_Exercise prompt_: The full set of entries below should be transcribed exactly.

-- Records supplied follows --

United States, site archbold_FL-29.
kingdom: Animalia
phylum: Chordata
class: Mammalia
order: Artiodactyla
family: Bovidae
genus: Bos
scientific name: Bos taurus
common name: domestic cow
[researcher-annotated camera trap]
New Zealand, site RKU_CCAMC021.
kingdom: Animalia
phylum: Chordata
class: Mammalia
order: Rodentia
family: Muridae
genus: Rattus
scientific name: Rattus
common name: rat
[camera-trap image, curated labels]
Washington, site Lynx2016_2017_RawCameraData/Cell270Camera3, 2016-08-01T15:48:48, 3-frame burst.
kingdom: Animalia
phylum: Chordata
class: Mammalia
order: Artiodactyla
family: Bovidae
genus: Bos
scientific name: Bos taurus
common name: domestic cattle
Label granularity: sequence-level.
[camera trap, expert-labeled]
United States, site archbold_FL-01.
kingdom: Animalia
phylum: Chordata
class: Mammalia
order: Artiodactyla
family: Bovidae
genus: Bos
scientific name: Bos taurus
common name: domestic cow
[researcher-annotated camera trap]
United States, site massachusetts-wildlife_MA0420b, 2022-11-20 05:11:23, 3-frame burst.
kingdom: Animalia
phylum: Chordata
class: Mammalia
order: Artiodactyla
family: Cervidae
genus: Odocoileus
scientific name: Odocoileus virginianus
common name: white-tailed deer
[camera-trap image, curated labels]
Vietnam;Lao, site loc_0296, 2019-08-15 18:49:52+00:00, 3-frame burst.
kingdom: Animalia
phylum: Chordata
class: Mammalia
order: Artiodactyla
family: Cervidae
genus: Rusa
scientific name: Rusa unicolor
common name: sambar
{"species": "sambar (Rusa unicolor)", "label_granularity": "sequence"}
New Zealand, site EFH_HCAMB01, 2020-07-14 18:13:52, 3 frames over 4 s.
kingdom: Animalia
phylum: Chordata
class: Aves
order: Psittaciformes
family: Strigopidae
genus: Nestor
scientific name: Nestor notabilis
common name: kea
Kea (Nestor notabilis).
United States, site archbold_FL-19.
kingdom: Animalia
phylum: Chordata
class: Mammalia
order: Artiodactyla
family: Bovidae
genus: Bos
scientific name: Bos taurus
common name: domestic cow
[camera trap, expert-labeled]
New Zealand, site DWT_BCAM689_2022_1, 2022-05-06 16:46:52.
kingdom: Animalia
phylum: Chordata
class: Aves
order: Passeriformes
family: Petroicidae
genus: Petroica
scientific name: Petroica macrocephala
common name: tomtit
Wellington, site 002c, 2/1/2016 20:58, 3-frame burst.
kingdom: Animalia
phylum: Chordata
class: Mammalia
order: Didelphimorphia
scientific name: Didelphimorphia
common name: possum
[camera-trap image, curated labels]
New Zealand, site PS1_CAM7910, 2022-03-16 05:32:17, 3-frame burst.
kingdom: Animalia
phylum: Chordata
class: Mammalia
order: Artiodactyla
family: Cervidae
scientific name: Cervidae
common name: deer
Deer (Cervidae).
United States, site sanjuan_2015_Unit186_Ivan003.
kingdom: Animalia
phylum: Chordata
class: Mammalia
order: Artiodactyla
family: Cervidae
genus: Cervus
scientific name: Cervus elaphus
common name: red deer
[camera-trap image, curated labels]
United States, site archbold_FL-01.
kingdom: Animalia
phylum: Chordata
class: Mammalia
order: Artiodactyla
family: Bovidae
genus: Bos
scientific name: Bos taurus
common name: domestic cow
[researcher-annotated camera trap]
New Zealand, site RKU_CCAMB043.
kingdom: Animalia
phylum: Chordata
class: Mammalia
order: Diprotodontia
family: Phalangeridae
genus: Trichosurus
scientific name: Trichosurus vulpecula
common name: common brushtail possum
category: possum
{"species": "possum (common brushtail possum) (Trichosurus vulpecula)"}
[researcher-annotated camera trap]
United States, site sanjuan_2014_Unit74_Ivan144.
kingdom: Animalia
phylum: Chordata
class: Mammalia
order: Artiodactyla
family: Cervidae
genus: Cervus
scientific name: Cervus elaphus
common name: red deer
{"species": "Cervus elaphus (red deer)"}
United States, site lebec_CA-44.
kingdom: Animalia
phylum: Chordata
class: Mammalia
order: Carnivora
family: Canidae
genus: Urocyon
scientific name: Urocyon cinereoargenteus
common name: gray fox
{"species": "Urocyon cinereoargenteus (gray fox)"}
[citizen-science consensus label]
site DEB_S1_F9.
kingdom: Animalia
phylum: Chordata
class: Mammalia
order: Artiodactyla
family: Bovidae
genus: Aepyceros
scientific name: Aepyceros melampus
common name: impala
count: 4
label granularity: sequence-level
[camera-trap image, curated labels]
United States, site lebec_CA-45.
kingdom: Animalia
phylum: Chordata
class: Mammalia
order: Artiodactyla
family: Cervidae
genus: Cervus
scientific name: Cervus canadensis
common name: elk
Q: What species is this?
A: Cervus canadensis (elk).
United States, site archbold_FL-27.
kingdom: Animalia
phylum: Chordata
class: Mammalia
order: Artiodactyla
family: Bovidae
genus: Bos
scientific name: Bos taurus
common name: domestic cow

-- Records supplied concluded --

_Response to the exercise_:
United States, site archbold_FL-29.
kingdom: Animalia
phylum: Chordata
class: Mammalia
order: Artiodactyla
family: Bovidae
genus: Bos
scientific name: Bos taurus
common name: domestic cow
[researcher-annotated camera trap]
New Zealand, site RKU_CCAMC021.
kingdom: Animalia
phylum: Chordata
class: Mammalia
order: Rodentia
family: Muridae
genus: Rattus
scientific name: Rattus
common name: rat
[camera-trap image, curated labels]
Washington, site Lynx2016_2017_RawCameraData/Cell270Camera3, 2016-08-01T15:48:48, 3-frame burst.
kingdom: Animalia
phylum: Chordata
class: Mammalia
order: Artiodactyla
family: Bovidae
genus: Bos
scientific name: Bos taurus
common name: domestic cattle
Label granularity: sequence-level.
[camera trap, expert-labeled]
United States, site archbold_FL-01.
kingdom: Animalia
phylum: Chordata
class: Mammalia
order: Artiodactyla
family: Bovidae
genus: Bos
scientific name: Bos taurus
common name: domestic cow
[researcher-annotated camera trap]
United States, site massachusetts-wildlife_MA0420b, 2022-11-20 05:11:23, 3-frame burst.
kingdom: Animalia
phylum: Chordata
class: Mammalia
order: Artiodactyla
family: Cervidae
genus: Odocoileus
scientific name: Odocoileus virginianus
common name: white-tailed deer
[camera-trap image, curated labels]
Vietnam;Lao, site loc_0296, 2019-08-15 18:49:52+00:00, 3-frame burst.
kingdom: Animalia
phylum: Chordata
class: Mammalia
order: Artiodactyla
family: Cervidae
genus: Rusa
scientific name: Rusa unicolor
common name: sambar
{"species": "sambar (Rusa unicolor)", "label_granularity": "sequence"}
New Zealand, site EFH_HCAMB01, 2020-07-14 18:13:52, 3 frames over 4 s.
kingdom: Animalia
phylum: Chordata
class: Aves
order: Psittaciformes
family: Strigopidae
genus: Nestor
scientific name: Nestor notabilis
common name: kea
Kea (Nestor notabilis).
United States, site archbold_FL-19.
kingdom: Animalia
phylum: Chordata
class: Mammalia
order: Artiodactyla
family: Bovidae
genus: Bos
scientific name: Bos taurus
common name: domestic cow
[camera trap, expert-labeled]
New Zealand, site DWT_BCAM689_2022_1, 2022-05-06 16:46:52.
kingdom: Animalia
phylum: Chordata
class: Aves
order: Passeriformes
family: Petroicidae
genus: Petroica
scientific name: Petroica macrocephala
common name: tomtit
Wellington, site 002c, 2/1/2016 20:58, 3-frame burst.
kingdom: Animalia
phylum: Chordata
class: Mammalia
order: Didelphimorphia
scientific name: Didelphimorphia
common name: possum
[camera-trap image, curated labels]
New Zealand, site PS1_CAM7910, 2022-03-16 05:32:17, 3-frame burst.
kingdom: Animalia
phylum: Chordata
class: Mammalia
order: Artiodactyla
family: Cervidae
scientific name: Cervidae
common name: deer
Deer (Cervidae).
United States, site sanjuan_2015_Unit186_Ivan003.
kingdom: Animalia
phylum: Chordata
class: Mammalia
order: Artiodactyla
family: Cervidae
genus: Cervus
scientific name: Cervus elaphus
common name: red deer
[camera-trap image, curated labels]
United States, site archbold_FL-01.
kingdom: Animalia
phylum: Chordata
class: Mammalia
order: Artiodactyla
family: Bovidae
genus: Bos
scientific name: Bos taurus
common name: domestic cow
[researcher-annotated camera trap]
New Zealand, site RKU_CCAMB043.
kingdom: Animalia
phylum: Chordata
class: Mammalia
order: Diprotodontia
family: Phalangeridae
genus: Trichosurus
scientific name: Trichosurus vulpecula
common name: common brushtail possum
category: possum
{"species": "possum (common brushtail possum) (Trichosurus vulpecula)"}
[researcher-annotated camera trap]
United States, site sanjuan_2014_Unit74_Ivan144.
kingdom: Animalia
phylum: Chordata
class: Mammalia
order: Artiodactyla
family: Cervidae
genus: Cervus
scientific name: Cervus elaphus
common name: red deer
{"species": "Cervus elaphus (red deer)"}
United States, site lebec_CA-44.
kingdom: Animalia
phylum: Chordata
class: Mammalia
order: Carnivora
family: Canidae
genus: Urocyon
scientific name: Urocyon cinereoargenteus
common name: gray fox
{"species": "Urocyon cinereoargenteus (gray fox)"}
[citizen-science consensus label]
site DEB_S1_F9.
kingdom: Animalia
phylum: Chordata
class: Mammalia
order: Artiodactyla
family: Bovidae
genus: Aepyceros
scientific name: Aepyceros melampus
common name: impala
count: 4
label granularity: sequence-level
[camera-trap image, curated labels]
United States, site lebec_CA-45.
kingdom: Animalia
phylum: Chordata
class: Mammalia
order: Artiodactyla
family: Cervidae
genus: Cervus
scientific name: Cervus canadensis
common name: elk
Q: What species is this?
A: Cervus canadensis (elk).
United States, site archbold_FL-27.
kingdom: Animalia
phylum: Chordata
class: Mammalia
order: Artiodactyla
family: Bovidae
genus: Bos
scientific name: Bos taurus
common name: domestic cow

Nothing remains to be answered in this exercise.